小さな子どもを持った母のひとりとして、読み進むのを躊躇した。 どうころんでもつらい結末しかなさそうで、それを直視したくなくて。 でも、ハッピーエンドでした。
ひとは誰でも、ほんとうに、誰でも、死ぬのだということ。 遅い方がいいけれど、いつかは必ず別れるということ。
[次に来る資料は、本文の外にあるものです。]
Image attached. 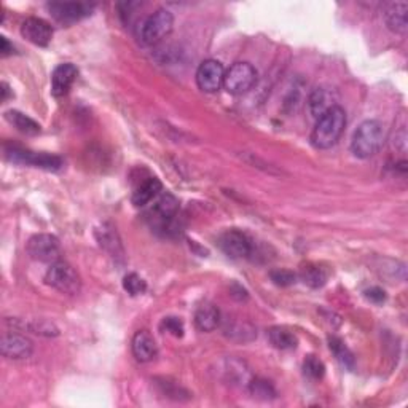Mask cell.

それを痛感した。 そしてできる時にできること、したいことをしなくちゃなあって。
優しすぎ、弱すぎ、泣き虫のサヤ。 読んでいてイライラするほど。でも、彼女も気づく。 もちろんそれは彼女の長所でもあり、そこを夫も「馬鹿ッサヤ」と愛情こめて呼ぶのだけど、それではだめなのだ。
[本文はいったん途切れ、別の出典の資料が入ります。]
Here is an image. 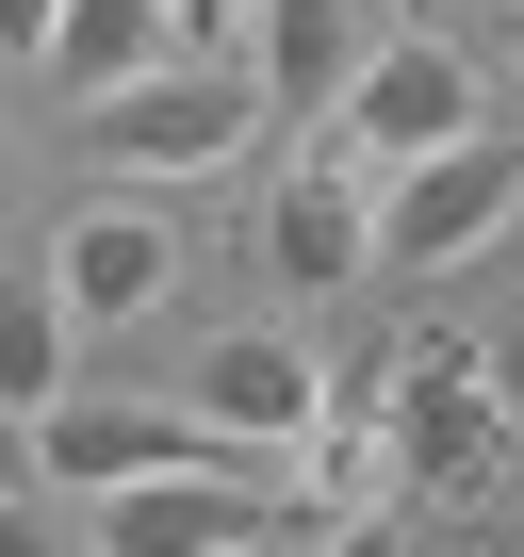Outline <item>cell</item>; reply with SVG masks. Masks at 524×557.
Masks as SVG:
<instances>
[{
  "mask_svg": "<svg viewBox=\"0 0 524 557\" xmlns=\"http://www.w3.org/2000/svg\"><path fill=\"white\" fill-rule=\"evenodd\" d=\"M361 394H377V426H394V492H410V508H491V492H508V410H491L475 329H410Z\"/></svg>",
  "mask_w": 524,
  "mask_h": 557,
  "instance_id": "cell-1",
  "label": "cell"
},
{
  "mask_svg": "<svg viewBox=\"0 0 524 557\" xmlns=\"http://www.w3.org/2000/svg\"><path fill=\"white\" fill-rule=\"evenodd\" d=\"M246 132H262V83H246V66H197V50H164V66H132L115 99H83V148H99L115 181H213Z\"/></svg>",
  "mask_w": 524,
  "mask_h": 557,
  "instance_id": "cell-2",
  "label": "cell"
},
{
  "mask_svg": "<svg viewBox=\"0 0 524 557\" xmlns=\"http://www.w3.org/2000/svg\"><path fill=\"white\" fill-rule=\"evenodd\" d=\"M246 541H279V459H197V475L83 492V557H246Z\"/></svg>",
  "mask_w": 524,
  "mask_h": 557,
  "instance_id": "cell-3",
  "label": "cell"
},
{
  "mask_svg": "<svg viewBox=\"0 0 524 557\" xmlns=\"http://www.w3.org/2000/svg\"><path fill=\"white\" fill-rule=\"evenodd\" d=\"M475 132V66L442 50V34H377L361 66H345V99H328V148L361 164V181H394V164H426V148H459Z\"/></svg>",
  "mask_w": 524,
  "mask_h": 557,
  "instance_id": "cell-4",
  "label": "cell"
},
{
  "mask_svg": "<svg viewBox=\"0 0 524 557\" xmlns=\"http://www.w3.org/2000/svg\"><path fill=\"white\" fill-rule=\"evenodd\" d=\"M508 213H524V132H459V148H426V164L377 181V262L442 278V262H475Z\"/></svg>",
  "mask_w": 524,
  "mask_h": 557,
  "instance_id": "cell-5",
  "label": "cell"
},
{
  "mask_svg": "<svg viewBox=\"0 0 524 557\" xmlns=\"http://www.w3.org/2000/svg\"><path fill=\"white\" fill-rule=\"evenodd\" d=\"M197 459H246V443L197 426L180 394H148V410H132V394H50V410H34V492H66V508L115 492V475H197Z\"/></svg>",
  "mask_w": 524,
  "mask_h": 557,
  "instance_id": "cell-6",
  "label": "cell"
},
{
  "mask_svg": "<svg viewBox=\"0 0 524 557\" xmlns=\"http://www.w3.org/2000/svg\"><path fill=\"white\" fill-rule=\"evenodd\" d=\"M180 278H197V246H180V213H164V197H99V213H66V246H50L66 329H148Z\"/></svg>",
  "mask_w": 524,
  "mask_h": 557,
  "instance_id": "cell-7",
  "label": "cell"
},
{
  "mask_svg": "<svg viewBox=\"0 0 524 557\" xmlns=\"http://www.w3.org/2000/svg\"><path fill=\"white\" fill-rule=\"evenodd\" d=\"M262 262L296 278V296H345V278H377V181L312 132V164L262 197Z\"/></svg>",
  "mask_w": 524,
  "mask_h": 557,
  "instance_id": "cell-8",
  "label": "cell"
},
{
  "mask_svg": "<svg viewBox=\"0 0 524 557\" xmlns=\"http://www.w3.org/2000/svg\"><path fill=\"white\" fill-rule=\"evenodd\" d=\"M180 410H197V426H229L246 459H296V426L328 410V377H312V345H279V329H229V345H197Z\"/></svg>",
  "mask_w": 524,
  "mask_h": 557,
  "instance_id": "cell-9",
  "label": "cell"
},
{
  "mask_svg": "<svg viewBox=\"0 0 524 557\" xmlns=\"http://www.w3.org/2000/svg\"><path fill=\"white\" fill-rule=\"evenodd\" d=\"M377 34H394L377 0H246V50H229V66L262 83V115H328Z\"/></svg>",
  "mask_w": 524,
  "mask_h": 557,
  "instance_id": "cell-10",
  "label": "cell"
},
{
  "mask_svg": "<svg viewBox=\"0 0 524 557\" xmlns=\"http://www.w3.org/2000/svg\"><path fill=\"white\" fill-rule=\"evenodd\" d=\"M279 475L312 492V524H345V508H410V492H394V426H377V394H328V410L296 426Z\"/></svg>",
  "mask_w": 524,
  "mask_h": 557,
  "instance_id": "cell-11",
  "label": "cell"
},
{
  "mask_svg": "<svg viewBox=\"0 0 524 557\" xmlns=\"http://www.w3.org/2000/svg\"><path fill=\"white\" fill-rule=\"evenodd\" d=\"M66 99H115L132 66H164V0H50V50H34Z\"/></svg>",
  "mask_w": 524,
  "mask_h": 557,
  "instance_id": "cell-12",
  "label": "cell"
},
{
  "mask_svg": "<svg viewBox=\"0 0 524 557\" xmlns=\"http://www.w3.org/2000/svg\"><path fill=\"white\" fill-rule=\"evenodd\" d=\"M66 345H83V329H66L50 278H0V410H17V426L66 394Z\"/></svg>",
  "mask_w": 524,
  "mask_h": 557,
  "instance_id": "cell-13",
  "label": "cell"
},
{
  "mask_svg": "<svg viewBox=\"0 0 524 557\" xmlns=\"http://www.w3.org/2000/svg\"><path fill=\"white\" fill-rule=\"evenodd\" d=\"M475 361H491V410H508V443H524V312H508V329H475Z\"/></svg>",
  "mask_w": 524,
  "mask_h": 557,
  "instance_id": "cell-14",
  "label": "cell"
},
{
  "mask_svg": "<svg viewBox=\"0 0 524 557\" xmlns=\"http://www.w3.org/2000/svg\"><path fill=\"white\" fill-rule=\"evenodd\" d=\"M0 557H66V524H50V492H0Z\"/></svg>",
  "mask_w": 524,
  "mask_h": 557,
  "instance_id": "cell-15",
  "label": "cell"
},
{
  "mask_svg": "<svg viewBox=\"0 0 524 557\" xmlns=\"http://www.w3.org/2000/svg\"><path fill=\"white\" fill-rule=\"evenodd\" d=\"M328 557H410V508H345V524H328Z\"/></svg>",
  "mask_w": 524,
  "mask_h": 557,
  "instance_id": "cell-16",
  "label": "cell"
},
{
  "mask_svg": "<svg viewBox=\"0 0 524 557\" xmlns=\"http://www.w3.org/2000/svg\"><path fill=\"white\" fill-rule=\"evenodd\" d=\"M0 50L34 66V50H50V0H0Z\"/></svg>",
  "mask_w": 524,
  "mask_h": 557,
  "instance_id": "cell-17",
  "label": "cell"
},
{
  "mask_svg": "<svg viewBox=\"0 0 524 557\" xmlns=\"http://www.w3.org/2000/svg\"><path fill=\"white\" fill-rule=\"evenodd\" d=\"M0 492H34V426L17 410H0Z\"/></svg>",
  "mask_w": 524,
  "mask_h": 557,
  "instance_id": "cell-18",
  "label": "cell"
},
{
  "mask_svg": "<svg viewBox=\"0 0 524 557\" xmlns=\"http://www.w3.org/2000/svg\"><path fill=\"white\" fill-rule=\"evenodd\" d=\"M475 557H524V492H508V508H491V524H475Z\"/></svg>",
  "mask_w": 524,
  "mask_h": 557,
  "instance_id": "cell-19",
  "label": "cell"
},
{
  "mask_svg": "<svg viewBox=\"0 0 524 557\" xmlns=\"http://www.w3.org/2000/svg\"><path fill=\"white\" fill-rule=\"evenodd\" d=\"M0 213H17V148H0Z\"/></svg>",
  "mask_w": 524,
  "mask_h": 557,
  "instance_id": "cell-20",
  "label": "cell"
},
{
  "mask_svg": "<svg viewBox=\"0 0 524 557\" xmlns=\"http://www.w3.org/2000/svg\"><path fill=\"white\" fill-rule=\"evenodd\" d=\"M508 492H524V443H508Z\"/></svg>",
  "mask_w": 524,
  "mask_h": 557,
  "instance_id": "cell-21",
  "label": "cell"
},
{
  "mask_svg": "<svg viewBox=\"0 0 524 557\" xmlns=\"http://www.w3.org/2000/svg\"><path fill=\"white\" fill-rule=\"evenodd\" d=\"M246 557H279V541H246Z\"/></svg>",
  "mask_w": 524,
  "mask_h": 557,
  "instance_id": "cell-22",
  "label": "cell"
}]
</instances>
『自分は嫌になるくらい、世間知らずで甘ったれで弱虫だ。サヤにもその自覚はあった。だが、弱いということ、それ自体はなんら罪ではないと思っていた---今までは。 だが、より小さくか弱い存在を庇護する立場にある者にとっては、弱さは単なる能なしの代名詞でしかない。それがよくわかった。 もし必要なら、敵を引き裂く爪を持て。そののど笛に食らいつく、牙を持て。』(P308)
ここまで読んだ人には最後の一行にサヤの成長と、母の強さ、強くあらねばならない必要性を驚きとともに感じることでしょう。
なんだか透明感のある、不思議なおはなしでした。 息子ユウスケは、きっと佐々良のまちで、スクスクと育っていることでしょう。私もいつか行ってみたいなあ。